Sometimes it occurs with the poor that in making bargains, they habitually or with indecent frequency and urgency plead their poverty, in favor of terms advantageous to themselves. Such seldom succeed for a long time, and even then with the loss of character. Such a practice is unmanly and so is dishonest. If any really needs charity, let him ask charity; but in trade, let justice and honor hold the scale.

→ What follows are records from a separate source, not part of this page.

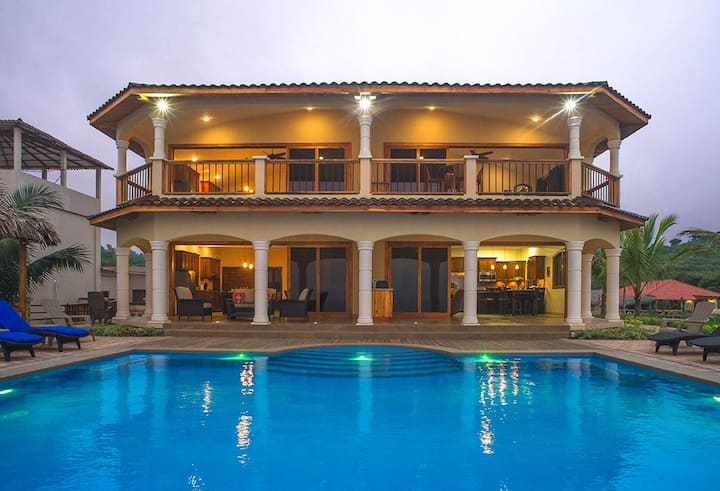 Sunset Apartment -  Beachfront Twilight Tide Villa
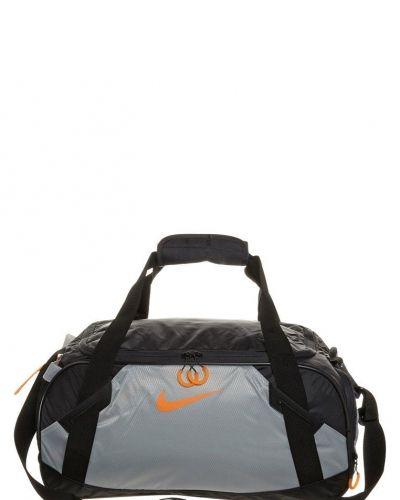 Varsity duffel sportväska från Nike Performance, Sportbagar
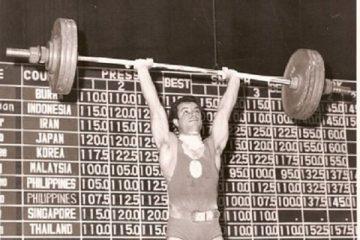 پیشکسوت وزنه برداری در گذشت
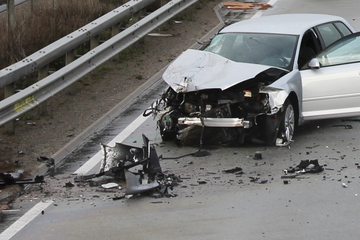 Unfall A6: Schwerer Unfall auf der A6: Crash zwischen Auto und Laswagen sorgt für Vollsperrung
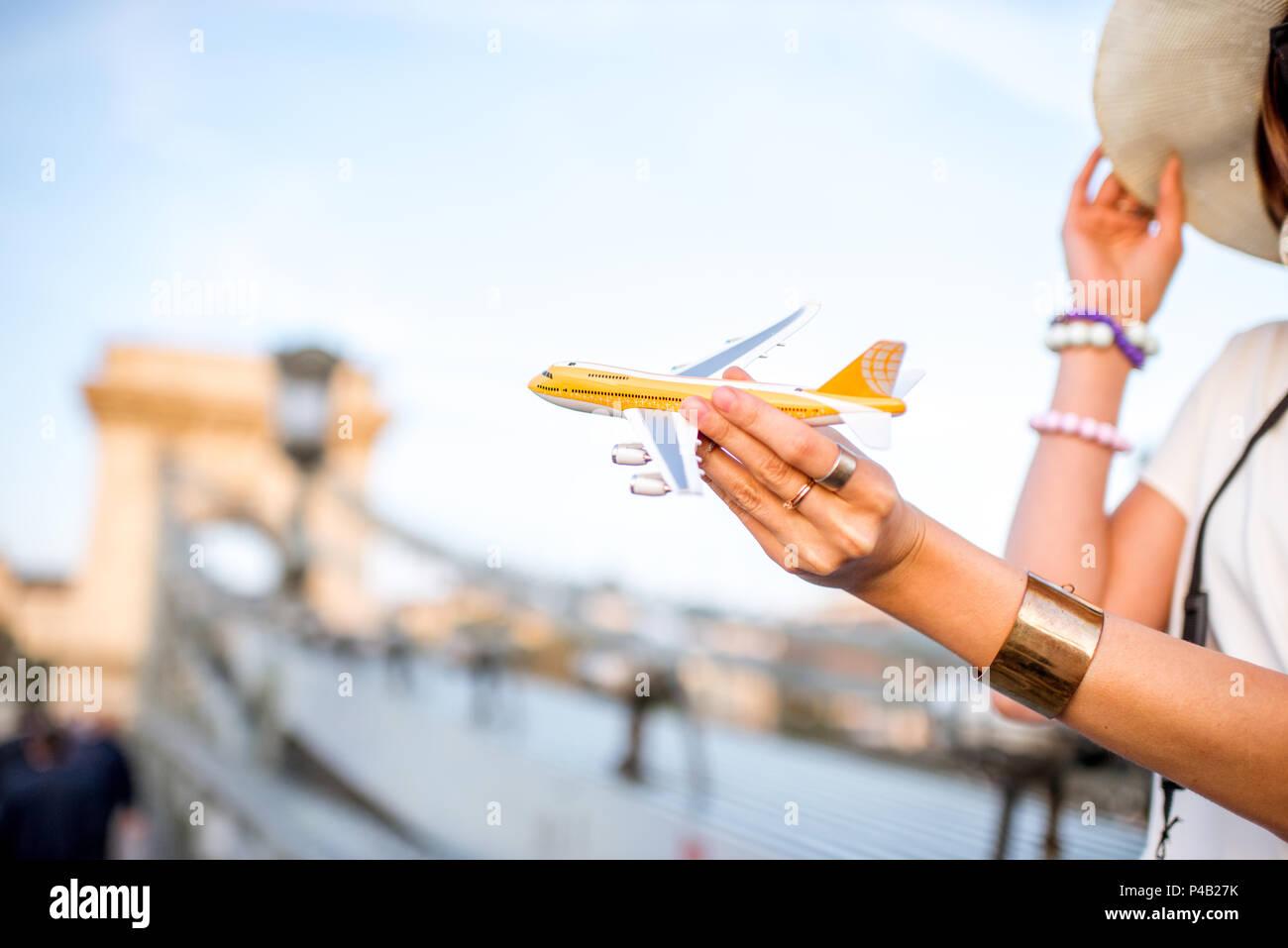 Fliegen mit dem Spielzeug Flugzeug in Budapest Stockbild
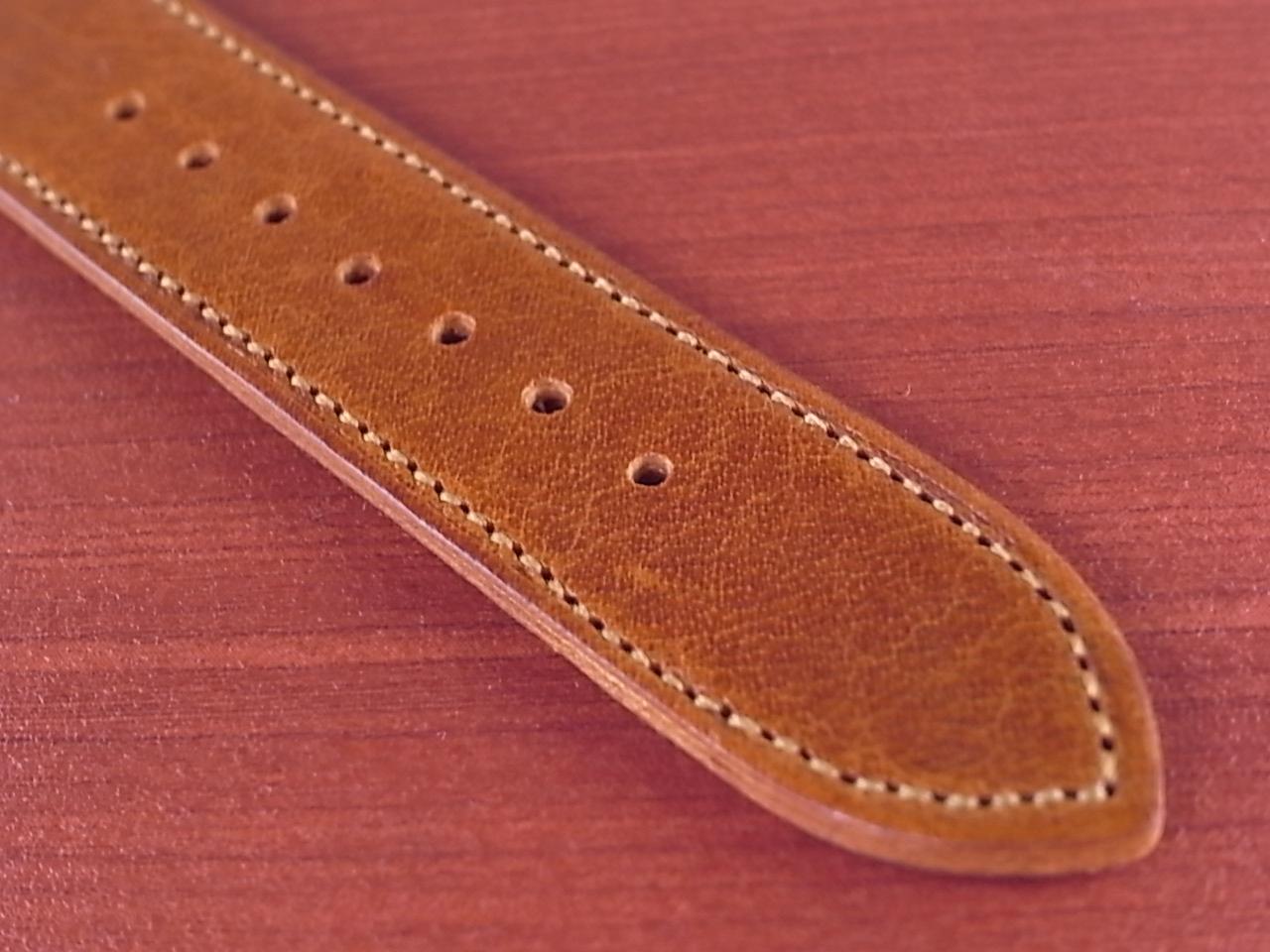 艶ありヌメ牛ステア 革ベルト ブラウン 16、17、18mm CC-036aの写真5枚目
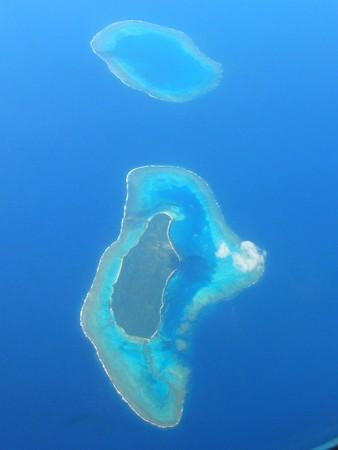 空中写真の小さな島、フランス領ポリネシア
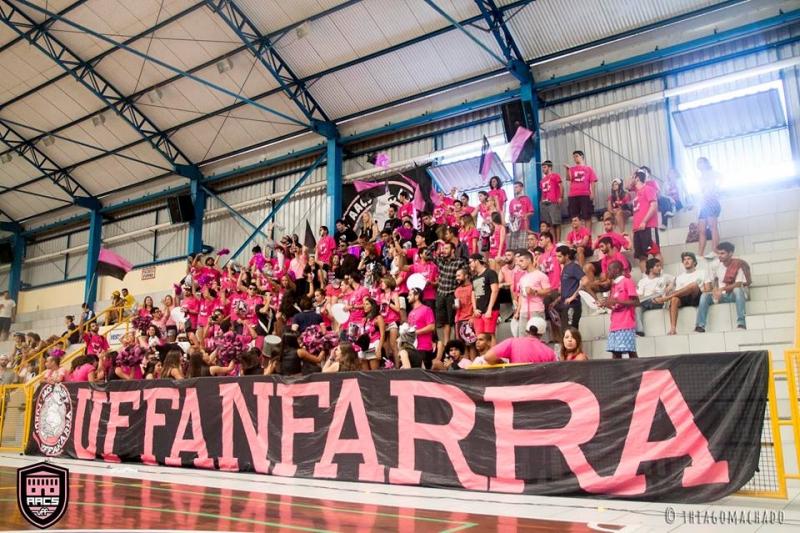 Torcida UFFanfarra, da Atlética de Artes e Comunicação Social Foto: Thiago Machado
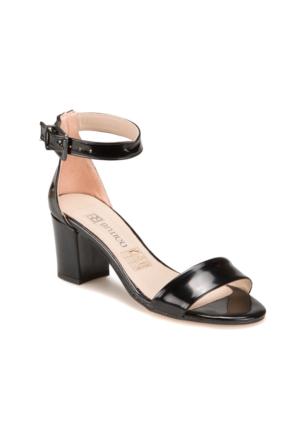 Butigo S1100 Siyah Kadın 397 Sandalet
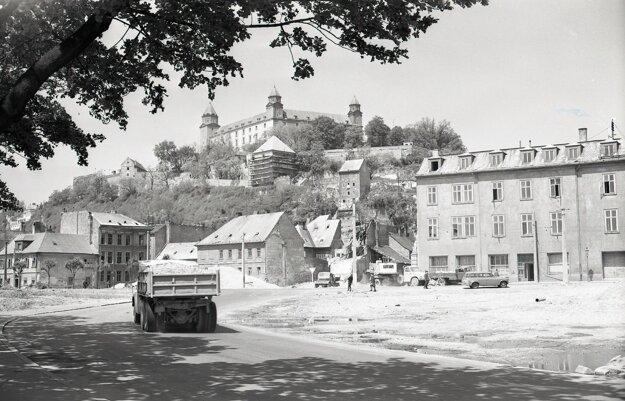 Budovanie Mosta SNP v Bratislave.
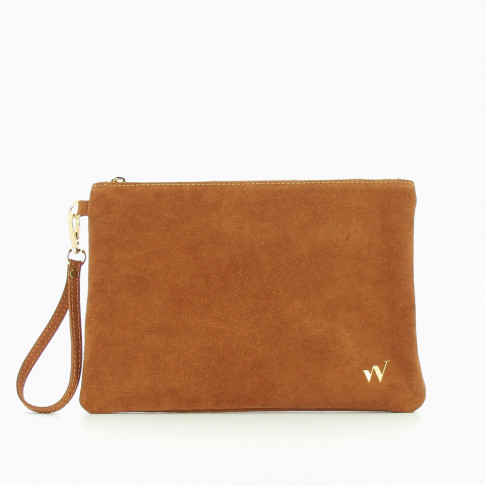 Large suede clutch in camel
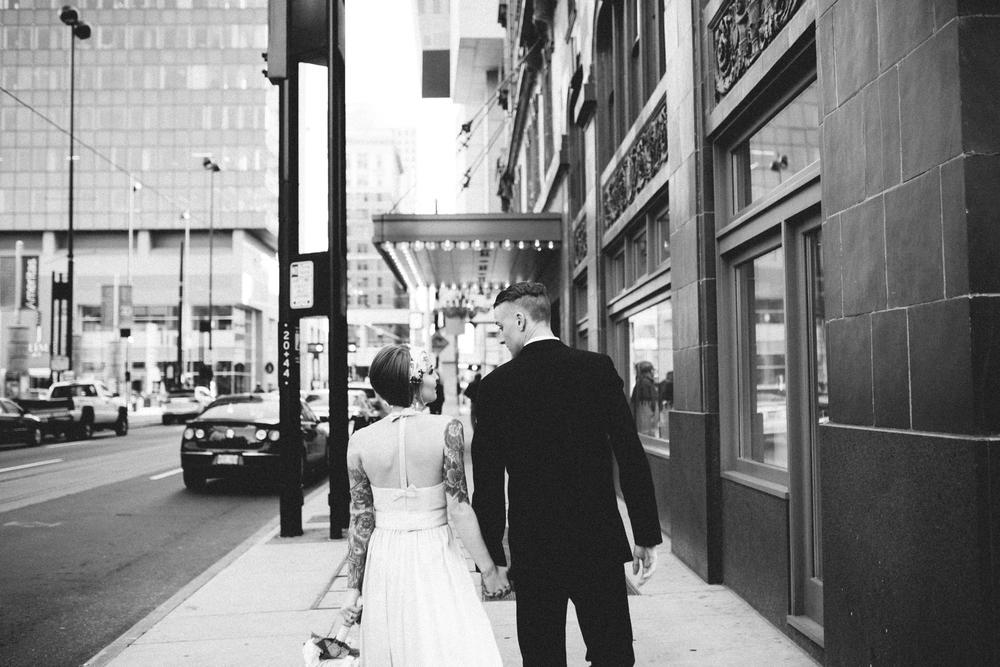 21C-hotel-wedding-photography-cincinnati-_0025.jpg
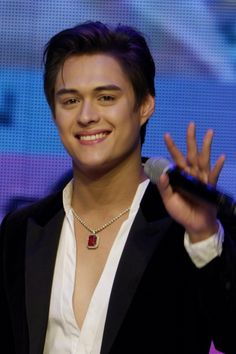Enrique Gil, Liza Soberano, My Ex And Whys, Meaningful Drawings, Tagalog, The Way You Are, Pretty People, Philippines, Dancer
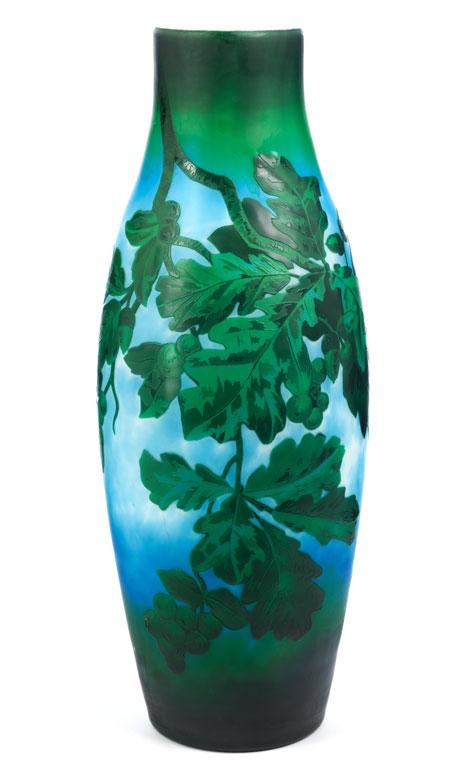 Seltene Vase mit Eichenlaub
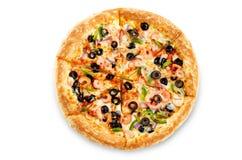 Pizza med den isolerade räka, oliv, paprika och löken royaltyfri fotografi
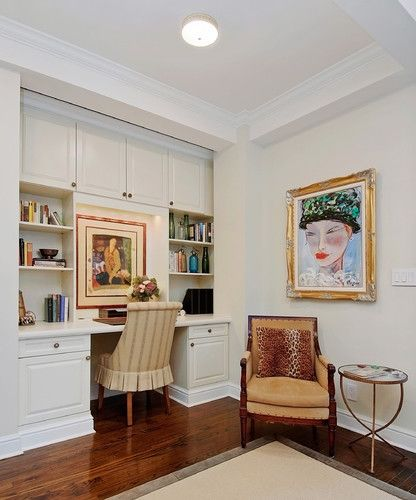 Pretty Office/sitting Area In This Manhattan Pied-A-Terre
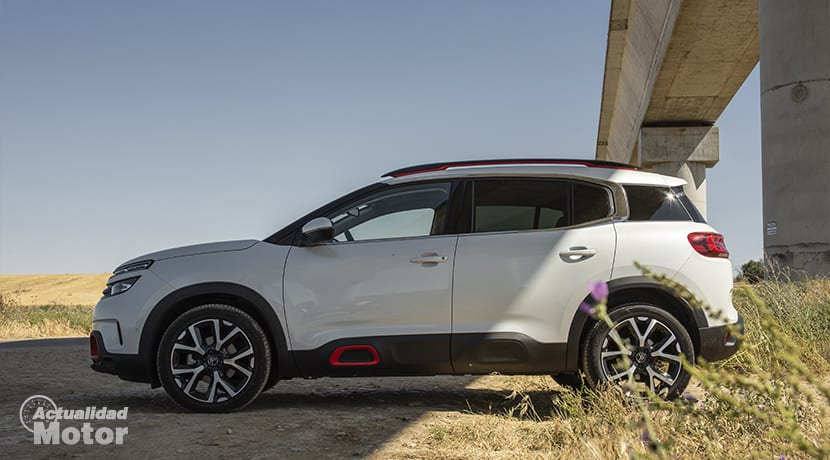 C5 Aircross Lateral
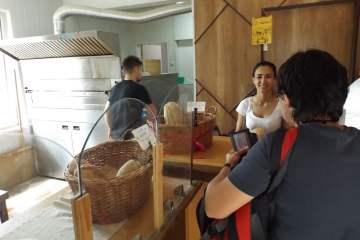 Хляб с любов при Миро и Деси
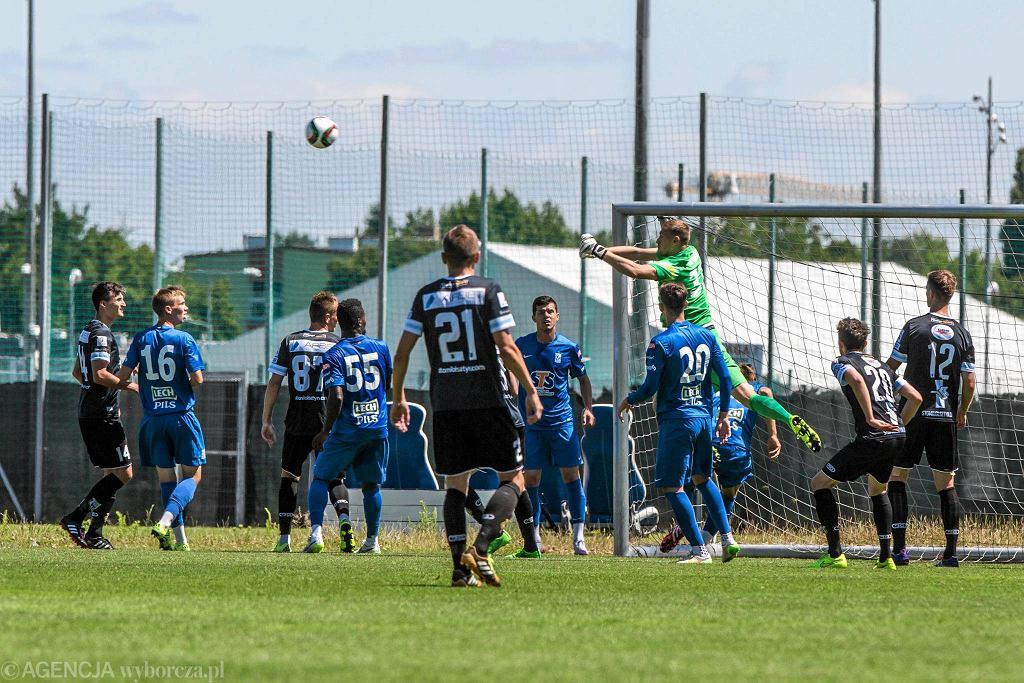 Lech Poznań pokonał w sparingu Stomil Olsztyn 3:0. Maciej Gostomski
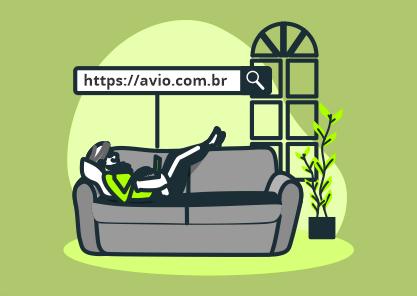 Mulher deitada no sofá digitando uma url amigável no computador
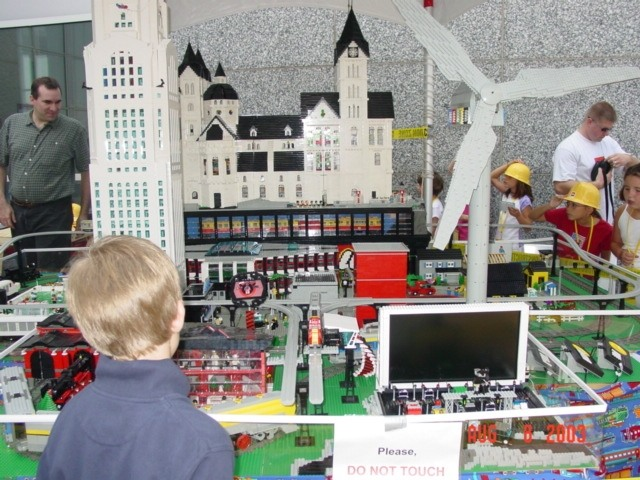 Dsc00494 from COLTC LEGO tour Display 2003 GallaghersArt_dsc00494.jpg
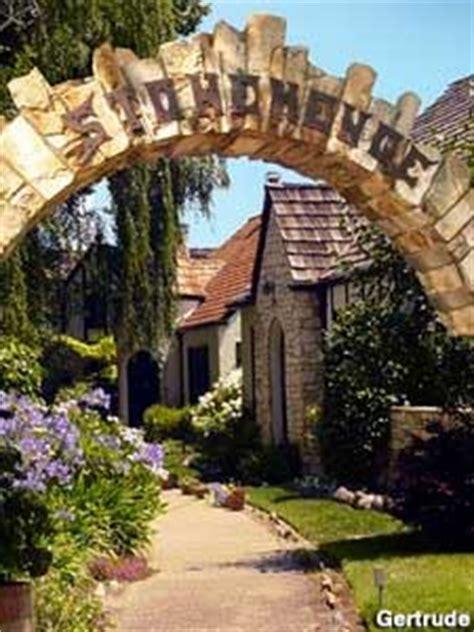 alameda ca stonehenge gated community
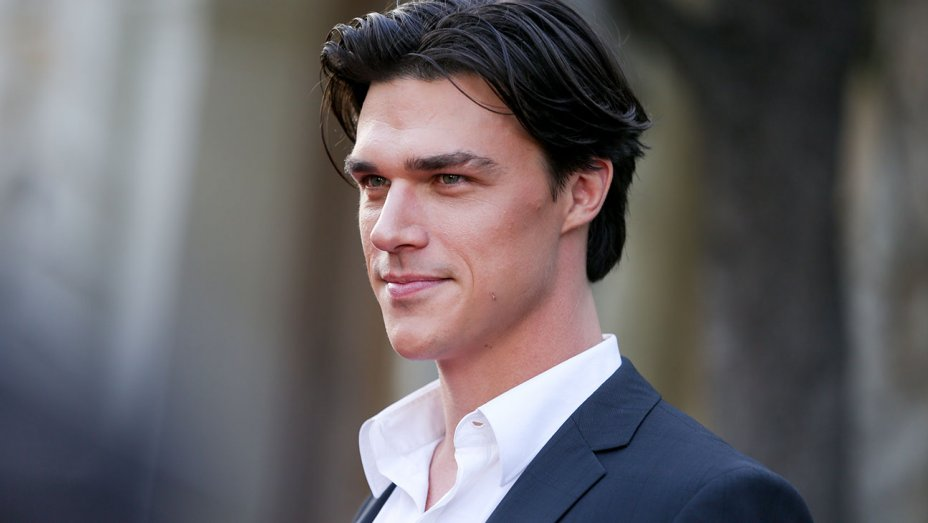 Finn Wittrock married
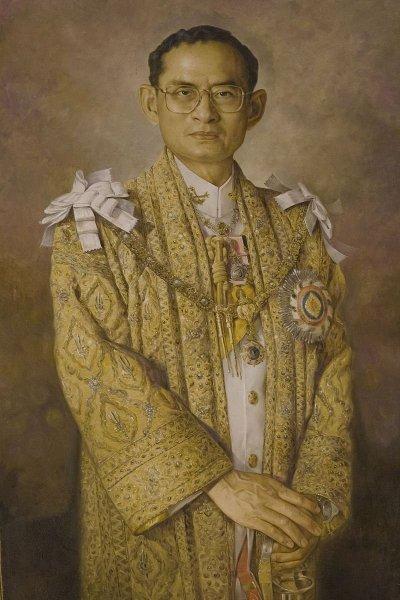/portrait_painting_of_king_bhumibol_adulyadej-rama-9.jpg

3. As but few things have any real intrinsic value in trade, we still need a rule, by which to be governed. Perhaps this is as safe a maxim as any other. In all buying and selling, a fair equivalent according to the general and regular tenor of things ought always to be given or received. There is a fair market price for everything in common use. Men having no interest in the purchase or sale, and knowing the facts in the case would seldom disagree respecting it. Articles of a rare quality, intended merely for luxury or ornament, and obtained at very great risk of loss, may be unsettled in value, and more scope may be left for the exercise of a general discretion. But of most things bought and sold, it is possible for us to ascertain the fair market price, and that ought to be given or received, no more and no less. It is true that in merchandizing, on some things there will necessarily be loss. This ought to be met by increased profit on others. But then no price should be exorbitant. All extortion is forbidden, Ezek. 22:12; Matt. 23:25.

It is also true that he who sells only for an equivalent in hand, may sell cheaper than he who runs the risk and incurs the delay of a credit. But to charge two prices to him who has not the means of ready payment, but who may reasonably expect to have them in possession, is unjust, and so is dishonest. If he who buys on credit knew how much more he was charged than his neighbor who buys for cash, he would deal no more there. "Do unto others as you would that they do unto you."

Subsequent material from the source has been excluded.